On Thu, 2009-11-19 at 11:12 +0100, Martin Dummer wrote:
> Hello folks,
>
> I use vpnc for quite a long time working well with hybrid auth. My (XXX-ed) config file is:
>
> ===========================================
> IPSec ID swc.dft
> IPSec obfuscated secret XXX
> IPSec gateway XXX
> Xauth username XXX
> IKE Authmode hybrid
> IKE DH Group dh2
> CA-File /etc/vpnc/XXX.pem
> DPD idle timeout (our side) 0
> Debug 99
>
> ===========================================
>
> Since the gentoo vpnc package switched from 0.5.3 to 0.5.3_p449 I cannot establish connections any more. The reason is the switch from openssl to gnutls code ( I have tested gnutls code before and found it not working but was too busy to report the problem).

Hmm, it would have helped if you had... we had at least two positive
reports that the gnutls code worked with peoples existing setups.

What architecture (ppc, ia32, x86-64, ppc64, arm, etc) are you running?

>
> So now I receive the following error Message when trying to establish a connection: "vpnc: certificate signer not found"
>
> I looked into the sources and assumed the certificate file (pem-encoded) is not understood. Next try with the same cert in CER format gives the error message "vpnc: importing CA list (-34)".
>
> Has someone an idea what to do?
> I switch back to 0.5.3 to be able to work again, but I can do tests if someone has a good hint.

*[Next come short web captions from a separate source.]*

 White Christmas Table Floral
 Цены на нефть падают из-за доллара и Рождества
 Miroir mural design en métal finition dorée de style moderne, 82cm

Could you grab the SVN sources, build vpnc, and run 'make test' for me
to isolate whether it's something the testcase catches or not?

Dan

_______________________________________________
vpnc-devel mailing list
vpnc-devel [at] unix-ag
https://lists.unix-ag.uni-kl.de/mailman/listinfo/vpnc-devel
http://www.unix-ag.uni-kl.de/~massar/vpnc/

martin.dummer at gmx

Nov 19, 2009, 11:51 PM

Post #3 of 5 (2276 views)
Permalink

Re: vpnc 0.5.3_p449 hybrid-auth not working since merge of gnutls code [In reply to]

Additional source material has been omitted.